Tarefas obrigatórias:
(A) Diga se cada afirmação concorda com a notícia sobre a arrecadação da Receita Federal. Responda sim ou não e cite literalmente as palavras decisivas da notícia: (i) a arrecadação do mês passado superou em 17,8% a do mesmo mês de 2001; (ii) o Orçamento de 2002 prevê arrecadar R$ 9,8 bilhões com os fundos de pensão; (iii) a Previ é o fundo de pensão dos funcionários do Banco do Brasil.
(B) Segundo a notícia sobre a arrecadação da Receita Federal, qual foi o valor dos cortes orçamentários anunciados na semana passada?
(C) Prossiga a notícia sobre a arrecadação da Receita Federal a partir do ponto em que ela termina.

Texto de origem:
»»

Brasília – O pagamento de impostos atrasados devidos pelos fundos de pensão contribuiu para que a Receita Federal arrecadasse no mês passado R$ 22,7 bilhões, valor 17,8% superior ao do mesmo mês de 2001. A arrecadação dos tributos devidos pelos fundos de pensão pode superar o cálculo inicial do governo, atingindo R$ 9,8 bilhões. O Orçamento de 2002 prevê a entrada de R$ 7 bilhões. Uma receita maior permitiria ao governo rever uma parte dos cortes orçamentários de R$ 12,4 bilhões anunciados na semana passada.
O secretário-adjunto da Receita Federal, Ricardo Pinheiro, disse ontem que o governo está mantendo a expectativa de arrecadação de R$ 7 bilhões mesmo sem contar com o pagamento dos atrasados da Previ, fundo de pensão dos funcionários do Banco do Brasil. A previsão do Orçamento é arrecadar com a Previ R$ 1,4 bilhão.
A dívida da Previ está em torno de R$ 2,8 bilhões, mas o fundo ainda está tentando aderir ao pagamento dos débitos com desconto (anistia de multa e juros) por meio de recursos judiciais.

««

[Dados de interpretação de gráficos]
»»

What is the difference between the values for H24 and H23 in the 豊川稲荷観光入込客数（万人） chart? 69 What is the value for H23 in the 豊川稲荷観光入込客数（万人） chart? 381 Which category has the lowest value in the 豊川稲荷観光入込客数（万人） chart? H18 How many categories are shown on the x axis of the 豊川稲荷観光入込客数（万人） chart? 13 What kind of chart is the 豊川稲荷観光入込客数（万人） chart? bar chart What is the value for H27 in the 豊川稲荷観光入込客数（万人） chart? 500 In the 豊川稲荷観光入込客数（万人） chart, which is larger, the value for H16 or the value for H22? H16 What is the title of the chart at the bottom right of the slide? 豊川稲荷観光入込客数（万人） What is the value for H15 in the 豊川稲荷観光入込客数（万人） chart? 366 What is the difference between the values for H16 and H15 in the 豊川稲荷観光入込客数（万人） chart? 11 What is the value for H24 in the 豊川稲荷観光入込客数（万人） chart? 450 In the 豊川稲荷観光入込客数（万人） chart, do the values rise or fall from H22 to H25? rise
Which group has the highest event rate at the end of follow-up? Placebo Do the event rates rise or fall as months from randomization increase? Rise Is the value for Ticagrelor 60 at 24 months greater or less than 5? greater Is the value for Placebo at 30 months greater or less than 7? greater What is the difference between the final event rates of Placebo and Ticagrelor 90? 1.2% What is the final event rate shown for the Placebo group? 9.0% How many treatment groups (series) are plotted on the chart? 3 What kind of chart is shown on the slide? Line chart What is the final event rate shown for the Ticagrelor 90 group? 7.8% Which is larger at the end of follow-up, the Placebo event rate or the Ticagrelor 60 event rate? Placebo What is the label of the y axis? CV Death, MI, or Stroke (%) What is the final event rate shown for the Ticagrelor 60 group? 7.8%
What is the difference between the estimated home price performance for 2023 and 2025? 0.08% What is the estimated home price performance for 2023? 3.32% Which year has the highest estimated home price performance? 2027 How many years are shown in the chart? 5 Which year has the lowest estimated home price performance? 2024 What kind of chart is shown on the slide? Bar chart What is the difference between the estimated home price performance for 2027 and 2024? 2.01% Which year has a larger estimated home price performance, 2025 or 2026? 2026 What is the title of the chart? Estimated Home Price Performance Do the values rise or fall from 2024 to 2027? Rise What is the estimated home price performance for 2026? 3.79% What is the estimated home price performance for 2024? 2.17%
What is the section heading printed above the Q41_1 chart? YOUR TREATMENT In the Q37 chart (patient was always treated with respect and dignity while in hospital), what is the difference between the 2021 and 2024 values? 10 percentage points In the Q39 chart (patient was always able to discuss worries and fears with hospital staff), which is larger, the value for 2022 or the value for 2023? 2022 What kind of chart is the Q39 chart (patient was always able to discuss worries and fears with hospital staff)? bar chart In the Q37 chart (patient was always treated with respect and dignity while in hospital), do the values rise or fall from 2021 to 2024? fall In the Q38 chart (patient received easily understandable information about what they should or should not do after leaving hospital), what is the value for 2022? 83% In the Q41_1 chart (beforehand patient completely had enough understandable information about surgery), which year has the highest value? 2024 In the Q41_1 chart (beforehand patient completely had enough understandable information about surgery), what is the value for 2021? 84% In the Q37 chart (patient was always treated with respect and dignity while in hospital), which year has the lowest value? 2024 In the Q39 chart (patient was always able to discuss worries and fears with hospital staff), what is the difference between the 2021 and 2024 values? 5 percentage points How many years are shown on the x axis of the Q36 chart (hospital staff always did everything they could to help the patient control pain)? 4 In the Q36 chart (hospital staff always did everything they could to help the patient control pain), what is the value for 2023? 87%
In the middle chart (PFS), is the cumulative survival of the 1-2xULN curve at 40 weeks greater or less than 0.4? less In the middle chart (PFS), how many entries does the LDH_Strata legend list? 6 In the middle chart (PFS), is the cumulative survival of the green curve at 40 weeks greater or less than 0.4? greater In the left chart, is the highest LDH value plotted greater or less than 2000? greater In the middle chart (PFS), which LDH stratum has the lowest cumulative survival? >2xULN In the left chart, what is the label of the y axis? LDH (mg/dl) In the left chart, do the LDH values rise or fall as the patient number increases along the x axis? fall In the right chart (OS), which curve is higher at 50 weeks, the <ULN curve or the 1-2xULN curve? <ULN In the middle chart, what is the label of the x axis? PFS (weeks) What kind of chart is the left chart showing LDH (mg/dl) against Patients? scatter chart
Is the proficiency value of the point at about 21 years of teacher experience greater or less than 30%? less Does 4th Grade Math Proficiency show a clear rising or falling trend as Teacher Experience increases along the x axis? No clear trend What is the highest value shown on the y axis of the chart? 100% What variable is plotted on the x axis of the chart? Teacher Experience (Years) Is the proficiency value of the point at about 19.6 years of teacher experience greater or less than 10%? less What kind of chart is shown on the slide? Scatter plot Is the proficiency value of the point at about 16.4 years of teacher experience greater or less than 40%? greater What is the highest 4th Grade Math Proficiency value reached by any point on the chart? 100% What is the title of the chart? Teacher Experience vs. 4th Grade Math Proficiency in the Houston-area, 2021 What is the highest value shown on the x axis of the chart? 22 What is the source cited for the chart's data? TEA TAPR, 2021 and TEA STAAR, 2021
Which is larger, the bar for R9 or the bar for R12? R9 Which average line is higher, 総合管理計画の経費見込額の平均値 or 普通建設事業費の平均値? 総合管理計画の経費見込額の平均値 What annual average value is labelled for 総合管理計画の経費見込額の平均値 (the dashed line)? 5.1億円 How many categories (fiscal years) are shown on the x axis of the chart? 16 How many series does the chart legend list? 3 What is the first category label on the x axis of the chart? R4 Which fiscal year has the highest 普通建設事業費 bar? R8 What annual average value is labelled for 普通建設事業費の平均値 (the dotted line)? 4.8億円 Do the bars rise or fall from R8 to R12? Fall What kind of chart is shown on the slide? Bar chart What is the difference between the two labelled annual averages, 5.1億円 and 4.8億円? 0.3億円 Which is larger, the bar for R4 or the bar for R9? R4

««

Respostas em ordem:
(A)
(i) Sim: "valor 17,8% superior ao do mesmo mês de 2001".
(ii) Não: "O Orçamento de 2002 prevê a entrada de R$ 7 bilhões".
(iii) Sim: "Previ, fundo de pensão dos funcionários do Banco do Brasil".

(B) R$ 12,4 bilhões.

(C)
A Receita havia dado um prazo até 31 de janeiro para que os fundos pagassem a primeira parcela de suas dívidas. Mas a Previ atrasou sua adesão, esperando decisões judiciais contrárias ao pagamento dos débitos. ‘‘Na minha opinião, a Previ perdeu o prazo e não tem mais direito ao desconto. Mas essa é uma decisão mais política que jurídica’’, disse Pinheiro. Um novo prazo para a adesão poderia ser dado por medida provisória.
Se a Previ conseguir o desconto, a arrecadação anual do governo com os atrasados poderia chegar a R$ 8,7 bilhões. Se não conseguir, o pagamento integral dos R$ 2,8 bilhões poderá ficar para outro ano porque ainda dependerá de uma execução judicial.
De qualquer forma, a Receita está mantendo a previsão de R$ 7 bilhões porque chegou à conclusão de que as provisões feitas por alguns fundos – para garantia do pagamento das dívidas – eram maiores que as projetadas pelos fiscais. O governo também trabalhou com um desconto médio de 50% nas dívidas por causa da anistia de multas e juros. ‘‘Mas estamos verificando que esse percentual é menor’’, disse Pinheiro.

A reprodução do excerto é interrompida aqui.